* **Problem details**
Reproduce the entries below verbatim, from the line containing "How far is the green" through the last line of the entries, inclusive.
═════ Source records
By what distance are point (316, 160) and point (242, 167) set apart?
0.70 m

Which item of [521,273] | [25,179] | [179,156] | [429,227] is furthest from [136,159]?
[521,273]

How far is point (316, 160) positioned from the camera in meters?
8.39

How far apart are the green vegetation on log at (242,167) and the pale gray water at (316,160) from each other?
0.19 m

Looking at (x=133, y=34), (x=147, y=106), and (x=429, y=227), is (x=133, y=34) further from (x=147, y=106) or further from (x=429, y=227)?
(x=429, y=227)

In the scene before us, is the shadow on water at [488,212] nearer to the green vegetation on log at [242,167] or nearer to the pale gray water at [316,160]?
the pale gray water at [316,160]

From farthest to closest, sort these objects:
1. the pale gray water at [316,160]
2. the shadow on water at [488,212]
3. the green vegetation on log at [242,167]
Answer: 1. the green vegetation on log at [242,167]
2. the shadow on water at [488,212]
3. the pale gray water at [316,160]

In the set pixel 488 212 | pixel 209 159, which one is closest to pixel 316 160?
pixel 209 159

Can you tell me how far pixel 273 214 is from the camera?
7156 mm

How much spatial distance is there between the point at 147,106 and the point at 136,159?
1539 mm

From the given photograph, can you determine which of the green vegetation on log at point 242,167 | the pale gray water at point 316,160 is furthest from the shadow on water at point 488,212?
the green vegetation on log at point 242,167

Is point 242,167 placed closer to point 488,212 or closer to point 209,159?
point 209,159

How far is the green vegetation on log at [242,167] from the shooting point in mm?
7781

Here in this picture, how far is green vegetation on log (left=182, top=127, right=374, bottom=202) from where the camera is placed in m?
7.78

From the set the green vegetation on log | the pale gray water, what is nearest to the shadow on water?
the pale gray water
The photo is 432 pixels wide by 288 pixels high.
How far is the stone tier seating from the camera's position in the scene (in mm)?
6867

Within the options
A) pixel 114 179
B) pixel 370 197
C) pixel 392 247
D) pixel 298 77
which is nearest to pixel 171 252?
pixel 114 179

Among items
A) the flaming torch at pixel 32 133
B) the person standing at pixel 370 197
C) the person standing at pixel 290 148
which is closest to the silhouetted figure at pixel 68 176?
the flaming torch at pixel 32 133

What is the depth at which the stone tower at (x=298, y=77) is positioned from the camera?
══════════
* **Finished task**
How far is the green vegetation on log at [242,167] from the shooting point in mm?
7781

Here in this picture, how far is green vegetation on log (left=182, top=127, right=374, bottom=202) from where the camera is placed in m?
7.78

From the set the green vegetation on log | the pale gray water, what is nearest to the shadow on water?
the pale gray water
The photo is 432 pixels wide by 288 pixels high.
How far is the stone tier seating from the camera's position in the scene (in mm)?
6867

Within the options
A) pixel 114 179
B) pixel 370 197
C) pixel 392 247
D) pixel 298 77
which is nearest to pixel 171 252?
pixel 114 179

Among items
A) the flaming torch at pixel 32 133
B) the person standing at pixel 370 197
C) the person standing at pixel 290 148
which is closest to the silhouetted figure at pixel 68 176?
the flaming torch at pixel 32 133

What is the depth at which the stone tower at (x=298, y=77) is positioned from the camera?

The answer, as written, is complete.